Work required: Copy out all of the records below word for word, keeping each line and its punctuation unchanged.

━━━━━ Exercise inputs

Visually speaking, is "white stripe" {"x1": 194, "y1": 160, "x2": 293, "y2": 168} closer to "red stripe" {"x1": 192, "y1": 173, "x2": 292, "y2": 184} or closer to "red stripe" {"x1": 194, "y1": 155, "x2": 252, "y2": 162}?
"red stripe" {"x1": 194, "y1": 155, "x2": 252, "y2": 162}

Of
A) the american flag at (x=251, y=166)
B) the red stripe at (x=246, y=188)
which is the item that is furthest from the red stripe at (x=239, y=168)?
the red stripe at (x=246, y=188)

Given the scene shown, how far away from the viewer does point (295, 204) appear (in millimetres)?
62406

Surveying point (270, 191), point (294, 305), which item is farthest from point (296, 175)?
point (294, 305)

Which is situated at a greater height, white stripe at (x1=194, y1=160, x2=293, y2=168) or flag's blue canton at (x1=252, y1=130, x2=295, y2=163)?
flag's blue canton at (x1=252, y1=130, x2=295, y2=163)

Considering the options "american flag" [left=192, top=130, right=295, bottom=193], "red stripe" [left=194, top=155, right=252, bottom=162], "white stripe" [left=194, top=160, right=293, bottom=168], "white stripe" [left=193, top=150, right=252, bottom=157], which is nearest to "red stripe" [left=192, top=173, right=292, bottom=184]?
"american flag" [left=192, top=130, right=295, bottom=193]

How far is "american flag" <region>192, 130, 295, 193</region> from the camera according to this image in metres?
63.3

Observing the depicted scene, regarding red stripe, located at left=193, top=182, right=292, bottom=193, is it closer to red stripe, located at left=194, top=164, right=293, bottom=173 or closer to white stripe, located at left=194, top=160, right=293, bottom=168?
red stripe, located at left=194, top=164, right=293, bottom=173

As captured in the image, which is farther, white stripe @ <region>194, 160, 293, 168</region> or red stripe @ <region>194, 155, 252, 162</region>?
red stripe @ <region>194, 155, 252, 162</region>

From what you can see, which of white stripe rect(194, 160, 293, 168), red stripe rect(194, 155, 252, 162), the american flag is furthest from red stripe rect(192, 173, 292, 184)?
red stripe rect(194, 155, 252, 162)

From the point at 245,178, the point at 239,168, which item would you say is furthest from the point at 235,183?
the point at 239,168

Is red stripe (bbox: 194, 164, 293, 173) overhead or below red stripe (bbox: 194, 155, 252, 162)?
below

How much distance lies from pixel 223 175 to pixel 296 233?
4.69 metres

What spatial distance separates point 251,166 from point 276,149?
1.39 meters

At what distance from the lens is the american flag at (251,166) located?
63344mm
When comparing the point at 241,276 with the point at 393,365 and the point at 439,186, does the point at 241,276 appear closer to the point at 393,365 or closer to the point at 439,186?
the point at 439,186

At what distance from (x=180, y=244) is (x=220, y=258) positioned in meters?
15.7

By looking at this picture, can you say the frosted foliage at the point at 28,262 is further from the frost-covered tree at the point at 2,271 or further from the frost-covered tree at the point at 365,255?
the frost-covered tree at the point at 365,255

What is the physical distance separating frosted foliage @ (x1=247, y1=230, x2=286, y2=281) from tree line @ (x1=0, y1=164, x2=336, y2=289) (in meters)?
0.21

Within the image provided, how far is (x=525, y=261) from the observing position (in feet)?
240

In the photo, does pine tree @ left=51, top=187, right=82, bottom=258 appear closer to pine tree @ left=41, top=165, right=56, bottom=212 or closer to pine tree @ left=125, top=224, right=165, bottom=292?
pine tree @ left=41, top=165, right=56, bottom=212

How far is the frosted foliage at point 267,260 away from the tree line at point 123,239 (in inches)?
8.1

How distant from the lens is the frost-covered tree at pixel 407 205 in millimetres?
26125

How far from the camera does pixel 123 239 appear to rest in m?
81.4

━━━━━━━━━━

Expected answer:
Visually speaking, is "white stripe" {"x1": 194, "y1": 160, "x2": 293, "y2": 168} closer to "red stripe" {"x1": 192, "y1": 173, "x2": 292, "y2": 184} or closer to "red stripe" {"x1": 194, "y1": 155, "x2": 252, "y2": 162}?
"red stripe" {"x1": 194, "y1": 155, "x2": 252, "y2": 162}

Of
A) the american flag at (x=251, y=166)
B) the red stripe at (x=246, y=188)
which is the item that is furthest from the red stripe at (x=239, y=168)?
the red stripe at (x=246, y=188)

Given the scene shown, how far away from the viewer does point (295, 204) appear (in millimetres)?
62406

Surveying point (270, 191), point (294, 305), which item is farthest from point (296, 175)?
point (294, 305)

Which is situated at a greater height, white stripe at (x1=194, y1=160, x2=293, y2=168) or flag's blue canton at (x1=252, y1=130, x2=295, y2=163)?
flag's blue canton at (x1=252, y1=130, x2=295, y2=163)

Considering the options "american flag" [left=192, top=130, right=295, bottom=193], "red stripe" [left=194, top=155, right=252, bottom=162], "white stripe" [left=194, top=160, right=293, bottom=168], "white stripe" [left=193, top=150, right=252, bottom=157], which is nearest to "red stripe" [left=192, top=173, right=292, bottom=184]?
"american flag" [left=192, top=130, right=295, bottom=193]

How far is "american flag" <region>192, 130, 295, 193</region> from the camera according to this image in metres?
63.3

Observing the depicted scene, regarding red stripe, located at left=193, top=182, right=292, bottom=193, is it closer to red stripe, located at left=194, top=164, right=293, bottom=173 or closer to white stripe, located at left=194, top=160, right=293, bottom=168?
red stripe, located at left=194, top=164, right=293, bottom=173

As captured in the image, which is farther, white stripe @ <region>194, 160, 293, 168</region> or red stripe @ <region>194, 155, 252, 162</region>?
red stripe @ <region>194, 155, 252, 162</region>

From what you can see, which of white stripe rect(194, 160, 293, 168), red stripe rect(194, 155, 252, 162), the american flag is furthest from red stripe rect(192, 173, 292, 184)?
red stripe rect(194, 155, 252, 162)

From the point at 245,178, the point at 239,168, which item would you say is furthest from the point at 235,183?
the point at 239,168

Is red stripe (bbox: 194, 164, 293, 173) overhead or below red stripe (bbox: 194, 155, 252, 162)?
below

How much distance lies from pixel 223 175 to pixel 296 233?
4.69 metres

What spatial distance separates point 251,166 from point 276,149?
1.39 meters

At what distance from the lens is the american flag at (251,166) located?
63344mm
When comparing the point at 241,276 with the point at 393,365 and the point at 439,186, does the point at 241,276 appear closer to the point at 393,365 or closer to the point at 439,186?
the point at 439,186

At what distance from (x=180, y=244) is (x=220, y=258) positioned in meters?
15.7

By looking at this picture, can you say the frosted foliage at the point at 28,262 is further from the frost-covered tree at the point at 2,271 or further from the frost-covered tree at the point at 365,255?
the frost-covered tree at the point at 365,255

What is the physical distance separating frosted foliage @ (x1=247, y1=230, x2=286, y2=281) from tree line @ (x1=0, y1=164, x2=336, y2=289) (in meters)?
0.21

Within the image provided, how far is (x=525, y=261) from the observing position (in feet)?
240

In the photo, does pine tree @ left=51, top=187, right=82, bottom=258 appear closer to pine tree @ left=41, top=165, right=56, bottom=212 or closer to pine tree @ left=125, top=224, right=165, bottom=292?
pine tree @ left=41, top=165, right=56, bottom=212

How far is the frosted foliage at point 267,260 away from the tree line at point 123,239 (in inches)?
8.1

How distant from the lens is the frost-covered tree at pixel 407 205 in millimetres?
26125

How far from the camera does pixel 123 239 appear to rest in m?
81.4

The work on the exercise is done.